> Görevler
a) Zonguldak kömürü üzerine metne göre aşağıdaki soruları yanıtlayın.
(i) Metin Zonguldak kömürünün öyküsünü hangi yıldan başlatıyor?
(ii) Hatice Erol'un söz edilen kitabının adı nedir?
(iii) Kitapta anlatılan aile nereden gelmiştir?
b) Zonguldak kömürü ve göç üzerine yazının devamını yazın.

> Metin bölümü
════════════════
Kömür ve insan.

Kömür ve göç.

Kömür ve kader.

Kömür ve ölüm.

Kömür ve gerçekler.

Zonguldak kömürleri ve bu kömürün yaşamlarına dokunduğu insanlar.

Ta 1848’den bu güne.

Kimler gelip geçti?

Yurt içinden ve dışından hem de.

Katar katar karaelmas!

*

Kömür ile var olan bu şehirde, kim yoktur ki ekmeğini yememişitir.

Mümkün mü?

Dedelerden gelir bu ekmek.

Bu vatan.

Herkes araştırsın.

Sorsun soruştursun.

Nereden gelmiş ataları?

Niye gelmişler?

Neden doğduğum değil doyduğum yer eylemişler?

Ve neden kalmışlar?

Kaldırılsın yaşamlardaki o bilinmeyen gölgeler.

Tüm çıplaklığı ile dökülsün gerçekler!

**

Hatice Erol “Gölgesiz Topraklar” kitabında anlatmış gerçek olaylardan kurguladıklarını.

Trabzon’dan gelen bir ailenin yaşadıkları o kadar acı ve o kadar ağır ki.

İnsan hiç köyünü barkını terk edip göç eder mi?

Gidebilir mi?

Rus saldırıları.

Rum ve Ermeni çetelerinden kaçmaktan başka çare  kalmayınca ne yapsın?

Nasıl yapsın?

Nereye gitsin?

Nasıl gider?

Gittiği yerde nereye yuvam diyebileceği bir kapı var mı?

Kolay mı çoluk çocuk dağ bayır aylarca dolaşmak?

Bunları göze almak!

Çanakkale, Birinci Dünya, Kurtuluş ve de İkinci Dünya savaşları da var daha.
════════════════
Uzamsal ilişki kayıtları

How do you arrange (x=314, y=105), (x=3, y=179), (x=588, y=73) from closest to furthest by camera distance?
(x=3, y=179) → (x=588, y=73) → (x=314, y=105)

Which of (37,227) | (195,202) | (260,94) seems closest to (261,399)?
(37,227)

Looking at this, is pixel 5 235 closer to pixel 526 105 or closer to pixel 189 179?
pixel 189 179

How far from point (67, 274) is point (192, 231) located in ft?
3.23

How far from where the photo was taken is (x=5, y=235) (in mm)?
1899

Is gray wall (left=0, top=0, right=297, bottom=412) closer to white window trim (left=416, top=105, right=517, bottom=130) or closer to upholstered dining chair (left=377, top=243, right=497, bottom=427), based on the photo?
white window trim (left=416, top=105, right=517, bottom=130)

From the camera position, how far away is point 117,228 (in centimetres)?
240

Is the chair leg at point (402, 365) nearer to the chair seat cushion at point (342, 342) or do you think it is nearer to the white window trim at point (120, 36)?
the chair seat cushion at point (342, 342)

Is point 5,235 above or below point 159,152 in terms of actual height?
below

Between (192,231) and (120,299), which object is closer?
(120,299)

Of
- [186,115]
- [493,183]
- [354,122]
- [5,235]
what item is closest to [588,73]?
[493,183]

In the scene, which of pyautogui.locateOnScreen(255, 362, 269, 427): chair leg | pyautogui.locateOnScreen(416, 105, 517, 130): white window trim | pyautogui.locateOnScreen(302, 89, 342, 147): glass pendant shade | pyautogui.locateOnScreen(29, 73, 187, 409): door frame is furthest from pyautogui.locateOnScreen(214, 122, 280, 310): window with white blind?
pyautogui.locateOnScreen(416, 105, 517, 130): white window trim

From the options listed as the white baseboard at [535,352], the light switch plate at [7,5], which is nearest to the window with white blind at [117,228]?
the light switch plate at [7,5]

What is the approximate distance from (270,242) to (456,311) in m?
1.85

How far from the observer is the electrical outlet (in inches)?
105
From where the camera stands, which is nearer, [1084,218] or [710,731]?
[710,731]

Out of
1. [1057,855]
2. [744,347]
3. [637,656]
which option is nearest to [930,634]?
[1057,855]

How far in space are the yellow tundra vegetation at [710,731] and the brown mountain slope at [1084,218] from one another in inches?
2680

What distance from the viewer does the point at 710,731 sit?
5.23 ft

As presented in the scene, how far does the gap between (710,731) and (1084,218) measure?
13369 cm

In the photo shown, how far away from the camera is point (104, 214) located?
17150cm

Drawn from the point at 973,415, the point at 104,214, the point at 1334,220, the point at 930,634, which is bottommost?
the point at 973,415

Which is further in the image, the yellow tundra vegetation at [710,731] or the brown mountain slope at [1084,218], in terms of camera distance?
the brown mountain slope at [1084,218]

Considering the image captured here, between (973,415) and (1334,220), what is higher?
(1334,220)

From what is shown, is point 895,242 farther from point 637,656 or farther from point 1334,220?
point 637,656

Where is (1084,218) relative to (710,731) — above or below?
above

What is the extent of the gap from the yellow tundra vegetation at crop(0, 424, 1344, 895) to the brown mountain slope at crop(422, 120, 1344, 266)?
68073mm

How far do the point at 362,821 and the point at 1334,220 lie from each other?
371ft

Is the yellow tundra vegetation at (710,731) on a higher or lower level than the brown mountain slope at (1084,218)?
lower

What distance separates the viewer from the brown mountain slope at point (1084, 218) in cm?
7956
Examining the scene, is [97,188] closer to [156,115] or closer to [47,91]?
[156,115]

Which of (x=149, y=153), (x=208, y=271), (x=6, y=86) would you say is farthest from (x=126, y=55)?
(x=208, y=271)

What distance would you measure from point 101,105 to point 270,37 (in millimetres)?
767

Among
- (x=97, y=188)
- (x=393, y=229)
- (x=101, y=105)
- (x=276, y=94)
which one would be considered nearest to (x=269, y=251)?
════════════════
> Yanıtlar
a)
(i) 1848
(ii) "Gölgesiz Topraklar"
(iii) Trabzon

b)
Savaşlar kömür ve varoluş hikayeleri.

Hele ki o ah mükellefiyet ah!

Kömüre bağlı hayatların üzerindeki gölgeleri yalın bir dille kaldırıyor Hatice Erol bizlere.

*

Taş kömürüyle yoğrulan ve yorulanlar daha çok anlar Gölgesiz Hayatlar’ı.

Kendilerini bulur.

Yüreği burkularak çıkar anıların hazin yolculuğa

Göçükler, grizular, yıkılan ocaklar.

Sıra sıra tabutlar ve üzerlerinde serili al yıldızlı bayraklar.

Anaların, gelinlerin, eycelerin (babaanne-anaanne) yaktıkları ağıtlar.

Kulaklarında çınlar her yeni kaza haberini duyduklarında.

Bilirler ekmek parası için yüz karasına bulanmadıklarını!

*

Hatice Erol’un büyük bir göçün yoktan varoluşunun hazin hikayesini kaleme aldığı Gölgesiz Topraklar’ı okurken zaman zaman boğazım düğümlendi.

Yutkunamadım.

Gözlüğümün altından silebildim duygusal ıslaklığı.

“Gölgesiz Topraklar”da, Dedemin Babası Eyüp’ü, Dedem Durmuş’u, ve Babam Mustafa Şef ile Kandilli’deki madenciler en başta olmak üzere tüm madencileri selamladım bir kez daha sessizce ve gönülden.

Bu topraklar öyle mübarek toprak ki, kimleri alıp da  basmamış ki bağrına.

İş vermiş,

Aş vermiş,

Toprak vermiş,

Ev vermiş,

Eş vermiş.

Çocuk vermiş,

Komşu vermiş.

Gelecek vermiş,

Umut vermiş!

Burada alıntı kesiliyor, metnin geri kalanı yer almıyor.